Mobilisation et COVID-19

En mars 2020, de nombreux travailleurs des services sociaux membres du SCFP se sont retrouvés en première ligne de la pandémie de COVID-19. Ce secteur, en raison de son caractère essentiel, n’a pas subi les mises à pied massives qui en ont frappé d’autres. Par contre, plusieurs travailleurs des services sociaux (ceux qui cumulent plusieurs emplois ou évoluent dans plusieurs lieux de travail) ont été affectés par les décrets gouvernementaux qui les ont limités à un seul lieu de travail, sans qu’on leur ajoute des heures de travail pour autant. Ces décrets, qui visaient à freiner la propagation de la COVID-19, ont fait ressortir l’importance du travail de ces membres du SCFP et la nécessité d’améliorer les conditions de travail dans le secteur des services sociaux.

Pendant les restrictions en lien avec la COVID-19, les membres du SCFP dans le secteur des services sociaux se sont mobilisés pour pousser les gouvernements à les munir d’un EPI adéquat et à accorder une prime pandémie aux travailleurs de première ligne lésés par la règle du lieu de travail unique. Grâce en partie aux représentations du SCFP, les travailleurs en services sociaux membres du SCFP à l’Île-du-Prince-Édouard, en Ontario, en Colombie-Britannique, au Nouveau-Brunswick, au Manitoba et à Terre-Neuve-et-Labrador ont obtenu une prime pandémie temporaire.

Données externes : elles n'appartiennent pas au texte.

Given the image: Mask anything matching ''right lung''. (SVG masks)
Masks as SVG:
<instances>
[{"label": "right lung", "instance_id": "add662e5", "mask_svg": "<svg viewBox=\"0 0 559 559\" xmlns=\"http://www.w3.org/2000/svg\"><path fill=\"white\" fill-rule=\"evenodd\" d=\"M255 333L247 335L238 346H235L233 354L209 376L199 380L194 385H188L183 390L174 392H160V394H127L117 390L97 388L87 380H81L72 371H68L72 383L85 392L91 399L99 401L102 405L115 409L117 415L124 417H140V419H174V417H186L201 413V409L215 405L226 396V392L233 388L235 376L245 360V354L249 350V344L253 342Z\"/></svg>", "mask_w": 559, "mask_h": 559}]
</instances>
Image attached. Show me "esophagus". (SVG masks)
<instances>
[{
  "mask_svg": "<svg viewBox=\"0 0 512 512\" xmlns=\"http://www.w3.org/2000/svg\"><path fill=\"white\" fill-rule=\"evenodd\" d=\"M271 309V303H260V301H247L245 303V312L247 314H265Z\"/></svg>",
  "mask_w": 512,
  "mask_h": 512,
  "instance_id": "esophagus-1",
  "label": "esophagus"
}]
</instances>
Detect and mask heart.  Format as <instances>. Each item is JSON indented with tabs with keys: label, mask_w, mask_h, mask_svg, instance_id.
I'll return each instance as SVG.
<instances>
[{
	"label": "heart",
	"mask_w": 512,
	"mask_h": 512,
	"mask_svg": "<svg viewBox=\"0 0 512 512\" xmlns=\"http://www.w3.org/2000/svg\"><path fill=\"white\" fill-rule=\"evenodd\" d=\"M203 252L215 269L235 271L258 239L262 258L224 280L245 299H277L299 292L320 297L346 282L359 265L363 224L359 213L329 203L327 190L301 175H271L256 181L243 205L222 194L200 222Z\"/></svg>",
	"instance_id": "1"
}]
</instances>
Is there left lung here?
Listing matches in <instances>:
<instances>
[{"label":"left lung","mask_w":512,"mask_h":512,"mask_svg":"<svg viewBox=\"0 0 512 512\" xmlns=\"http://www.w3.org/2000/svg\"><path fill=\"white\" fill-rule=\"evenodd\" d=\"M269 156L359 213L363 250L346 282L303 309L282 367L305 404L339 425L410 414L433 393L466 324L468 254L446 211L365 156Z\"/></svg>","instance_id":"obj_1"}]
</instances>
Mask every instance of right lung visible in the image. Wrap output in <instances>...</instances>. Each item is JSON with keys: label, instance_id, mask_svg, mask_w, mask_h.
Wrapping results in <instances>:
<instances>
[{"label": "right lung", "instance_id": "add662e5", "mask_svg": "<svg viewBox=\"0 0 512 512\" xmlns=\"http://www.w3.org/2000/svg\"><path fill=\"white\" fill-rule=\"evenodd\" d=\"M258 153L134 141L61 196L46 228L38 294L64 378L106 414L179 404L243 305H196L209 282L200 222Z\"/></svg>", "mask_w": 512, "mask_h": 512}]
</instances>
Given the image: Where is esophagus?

En Ontario, le grave sous-financement des services sociaux a entraîné des problèmes de charge de travail et de violence en milieu de travail, en raison du manque de personnel, du surmenage et de l’épuisement professionnel. Ces problèmes risquent de s’aggraver avec l’intensification de la réorganisation des services et de leur privatisation par l’entremise de bons d’échange. En 2019, les membres du SCFP de toute la province ont joint leurs forces aux autres citoyens pour contraindre le gouvernement conservateur ontarien à abandonner les coupures annoncées aux prestations d’aide sociale.

Dans plusieurs provinces, les membres du SCFP en services sociaux se mobilisent pour souligner l’importance de leur travail dans la lutte à la COVID-19. Après des décennies de compressions budgétaires et de privatisation, il est temps pour les gouvernements de réinvestir dans les services sociaux publics.